Por Sami Nayef
Na outra parte do globo um semblante duplo foi introduzido. Nele a mulher pode gozar de liberdade e frequentemente esse é o argumento usado para demonstrar que na cultura judaico-cristã a mulher não seria uma serva, uma escrava sem direitos ou desejos, um produto de segunda categoria que pode ser usado como moeda econômica, como na cultura islâmica. Ela está “livre” no ocidente. Gozando de liberdade, logo poderia a mulher pode desejar. Mas a religião judaico-cristã marca de forma radical a vida da mulher nos primórdios da caminhada dos hebreus em direção a novas terras.
“Como os Kurgans, que vários milênios antes varreram a Europa Antiga, as tribos hebraicas que invadiram Canaã, vindas dos desertos do sul, eram invasores periféricos que trouxeram consigo seu deus da guerra – o feroz e ciumento Iahweh, ou Jeová. Em termos de tecnologia e cultura, eles eram mais avançados que os Kurgans mas, à semelhança destes indo-europeus, eram também dominados por homens guerreiros extremamente violentos. Passagem após passagem do Antigo testamento, lemos como Jeová dá ordens de destruir, pilhar e matar – e como essas ordens são obedecidas com fidelidades”. (Eisler, 2007, p. 150).
Avançando sobre Canaã eles impõe ao povo que ali habitava uma nova ordem. Referências antropológicas e também as do cânon judaico-cristão apontam que antes dos hebreus se vivia em uma ordem matrilinear na região e a partir de sua chegada essa ordem é subvertida e é imposta uma ordem patrilinear. Assim como o profeta do Islã recebeu ordens especificas e as comunicou a uma das suas esposas, o Antigo Testamento apresenta também ordens e leis que são comunicadas pela casta masculina:
“Se um homem encontra jovem virgem que não está prometida, e a agarra e se deita com ela e é pego em flagrante, o homem que se deitou com ela dará ao pai da jovem cinquenta siclos de prata, e ela ficará sendo sua mulher, uma vez que abusou dela. Ele não poderá manda-la embora durante toda a vida”. (Deuteronômio 22:28-29)
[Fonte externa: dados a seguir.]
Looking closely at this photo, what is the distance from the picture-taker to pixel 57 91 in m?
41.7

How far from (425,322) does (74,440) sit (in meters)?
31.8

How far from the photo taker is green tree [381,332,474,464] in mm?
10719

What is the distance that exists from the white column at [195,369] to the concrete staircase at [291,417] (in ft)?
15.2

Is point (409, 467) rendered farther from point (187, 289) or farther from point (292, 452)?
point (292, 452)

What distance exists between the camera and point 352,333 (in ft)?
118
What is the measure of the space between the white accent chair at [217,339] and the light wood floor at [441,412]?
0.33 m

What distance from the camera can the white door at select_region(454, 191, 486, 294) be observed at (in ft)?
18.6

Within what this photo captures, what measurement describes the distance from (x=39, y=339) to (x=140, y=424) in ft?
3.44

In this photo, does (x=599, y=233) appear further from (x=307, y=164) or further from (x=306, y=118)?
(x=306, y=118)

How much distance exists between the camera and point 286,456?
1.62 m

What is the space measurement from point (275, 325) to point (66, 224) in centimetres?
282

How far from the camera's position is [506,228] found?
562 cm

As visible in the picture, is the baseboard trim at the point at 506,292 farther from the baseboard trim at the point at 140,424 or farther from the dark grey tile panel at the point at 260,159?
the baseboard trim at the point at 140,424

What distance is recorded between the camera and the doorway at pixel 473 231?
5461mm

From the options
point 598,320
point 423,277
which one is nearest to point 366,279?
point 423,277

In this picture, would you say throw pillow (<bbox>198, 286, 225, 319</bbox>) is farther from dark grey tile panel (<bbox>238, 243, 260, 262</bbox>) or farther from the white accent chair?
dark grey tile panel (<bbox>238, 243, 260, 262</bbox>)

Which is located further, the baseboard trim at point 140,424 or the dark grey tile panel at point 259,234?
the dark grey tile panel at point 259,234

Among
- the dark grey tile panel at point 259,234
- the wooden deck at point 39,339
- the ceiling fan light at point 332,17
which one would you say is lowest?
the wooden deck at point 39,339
Leis elaboradas sem a participação de mulheres passaram a conta-las como se contam os bois, cabras, camelos e pedaços de terra. A prerrogativa masculina é a de usar a mulher como uma propriedade. O cenário não é promissor e a mulher deve aprender o seu lugar e a partir dele se conformar com uma posição onde sua importância é relegada a um ativo econômico. Como isso não pode ficar explicito, os legisladores criam leis para que a mulher seja valorizada por suas virtudes. Um sistema legal de costumes e leis sexuais “morais”, como feito na outra grande religião monoteísta, demostra que o velho mundo deve ser deixado de lado para trazer progresso e ética, mas esse mesmo sistema é rígido com a mulher e surpreendentemente condescendente com o homem.
Essas leis sexuais “morais” aparecem em Deuteronômio 22:13-21 informando os motivos para matar uma mulher que não é mais virgem, sob pretexto de “prejuízo” e “desonra”. A mulher é inadequada e perigosa., e os males estão com ela e supostamente ela seria a raiz dos males.
“… uma mulher que se comporta como uma pessoa sexual e economicamente livre é uma ameaça a todo o tecido sócio-econômico de uma sociedade rigidamente dominada pelos homens. Tal comportamento não pode receber o consentimento geral sem que todo o sistema social e econômico entre em colapso. Por isso a necessidade de uma fortíssima condenação social e religiosa e uma punição radical”. (Eisler, 2007, p. 153)
Caos, instabilidade, inadequação são elementos predominantes na mulher segundo os dois grandes sistemas religioso-econômico monoteísta. Suspostamente é isso que cria as condições para muitos males. Esse é o sistema que ainda resiste e influencia a vida na sociedade na maior parte dos séculos Um sistema tão elaborado que resiste a tantos séculos pode ser indício de que existiu um outro sistema em algum ponto da história onde a mulher realmente poderia ser livre?